▶ **JOB ITEM**:
Give the records from the start up to and including the line that contains "In the 'EOS monitoring data rate' chart, is the CMS" as a JSON list of strings, one string per line, with blank lines left out.
****************************************
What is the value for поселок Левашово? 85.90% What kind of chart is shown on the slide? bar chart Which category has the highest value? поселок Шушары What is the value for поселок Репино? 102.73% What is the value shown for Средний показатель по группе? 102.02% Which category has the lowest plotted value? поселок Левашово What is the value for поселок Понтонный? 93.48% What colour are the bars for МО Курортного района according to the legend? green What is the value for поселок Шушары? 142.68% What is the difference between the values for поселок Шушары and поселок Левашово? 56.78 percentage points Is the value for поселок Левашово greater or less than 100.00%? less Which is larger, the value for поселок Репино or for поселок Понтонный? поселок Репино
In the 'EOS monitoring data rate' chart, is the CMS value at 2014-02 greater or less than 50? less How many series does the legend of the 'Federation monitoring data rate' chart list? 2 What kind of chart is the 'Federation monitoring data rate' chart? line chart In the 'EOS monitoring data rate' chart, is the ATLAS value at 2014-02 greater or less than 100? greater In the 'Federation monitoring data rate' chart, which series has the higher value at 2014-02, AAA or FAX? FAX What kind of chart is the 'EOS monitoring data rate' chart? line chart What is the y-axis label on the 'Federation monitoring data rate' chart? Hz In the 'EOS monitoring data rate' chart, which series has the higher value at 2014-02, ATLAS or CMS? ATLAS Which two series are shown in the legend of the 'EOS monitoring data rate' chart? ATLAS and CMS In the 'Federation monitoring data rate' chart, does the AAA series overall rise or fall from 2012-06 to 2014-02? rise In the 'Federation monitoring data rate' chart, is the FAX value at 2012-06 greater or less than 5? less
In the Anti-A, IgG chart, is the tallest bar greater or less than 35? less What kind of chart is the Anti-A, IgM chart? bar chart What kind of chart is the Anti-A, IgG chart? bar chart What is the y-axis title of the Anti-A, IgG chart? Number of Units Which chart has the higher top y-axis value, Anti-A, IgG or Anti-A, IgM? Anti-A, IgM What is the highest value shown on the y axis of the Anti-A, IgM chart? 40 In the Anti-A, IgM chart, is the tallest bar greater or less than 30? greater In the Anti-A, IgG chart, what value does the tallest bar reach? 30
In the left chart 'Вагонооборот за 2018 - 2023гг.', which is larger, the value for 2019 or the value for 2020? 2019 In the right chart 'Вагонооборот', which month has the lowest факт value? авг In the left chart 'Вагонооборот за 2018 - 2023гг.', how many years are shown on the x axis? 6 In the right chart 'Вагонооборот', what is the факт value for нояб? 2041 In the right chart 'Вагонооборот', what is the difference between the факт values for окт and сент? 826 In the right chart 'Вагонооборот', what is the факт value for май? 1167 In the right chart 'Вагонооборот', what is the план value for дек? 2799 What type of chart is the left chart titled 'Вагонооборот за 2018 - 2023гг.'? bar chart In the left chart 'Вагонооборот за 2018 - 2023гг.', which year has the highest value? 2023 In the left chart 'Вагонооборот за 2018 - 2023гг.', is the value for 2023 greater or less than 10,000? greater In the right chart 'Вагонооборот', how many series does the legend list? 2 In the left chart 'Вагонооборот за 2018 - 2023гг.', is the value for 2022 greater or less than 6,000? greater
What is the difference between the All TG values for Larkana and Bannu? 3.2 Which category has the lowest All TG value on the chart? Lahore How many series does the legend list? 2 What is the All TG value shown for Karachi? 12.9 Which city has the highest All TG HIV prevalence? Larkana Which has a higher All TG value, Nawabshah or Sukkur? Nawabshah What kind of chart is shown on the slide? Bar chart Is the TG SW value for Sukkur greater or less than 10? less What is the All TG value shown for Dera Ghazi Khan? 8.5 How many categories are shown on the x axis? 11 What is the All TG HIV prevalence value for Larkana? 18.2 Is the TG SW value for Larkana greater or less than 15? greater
****************************************
▶ **RESULT**:
[
  "What is the value for поселок Левашово? 85.90% What kind of chart is shown on the slide? bar chart Which category has the highest value? поселок Шушары What is the value for поселок Репино? 102.73% What is the value shown for Средний показатель по группе? 102.02% Which category has the lowest plotted value? поселок Левашово What is the value for поселок Понтонный? 93.48% What colour are the bars for МО Курортного района according to the legend? green What is the value for поселок Шушары? 142.68% What is the difference between the values for поселок Шушары and поселок Левашово? 56.78 percentage points Is the value for поселок Левашово greater or less than 100.00%? less Which is larger, the value for поселок Репино or for поселок Понтонный? поселок Репино",
  "In the 'EOS monitoring data rate' chart, is the CMS value at 2014-02 greater or less than 50? less How many series does the legend of the 'Federation monitoring data rate' chart list? 2 What kind of chart is the 'Federation monitoring data rate' chart? line chart In the 'EOS monitoring data rate' chart, is the ATLAS value at 2014-02 greater or less than 100? greater In the 'Federation monitoring data rate' chart, which series has the higher value at 2014-02, AAA or FAX? FAX What kind of chart is the 'EOS monitoring data rate' chart? line chart What is the y-axis label on the 'Federation monitoring data rate' chart? Hz In the 'EOS monitoring data rate' chart, which series has the higher value at 2014-02, ATLAS or CMS? ATLAS Which two series are shown in the legend of the 'EOS monitoring data rate' chart? ATLAS and CMS In the 'Federation monitoring data rate' chart, does the AAA series overall rise or fall from 2012-06 to 2014-02? rise In the 'Federation monitoring data rate' chart, is the FAX value at 2012-06 greater or less than 5? less"
]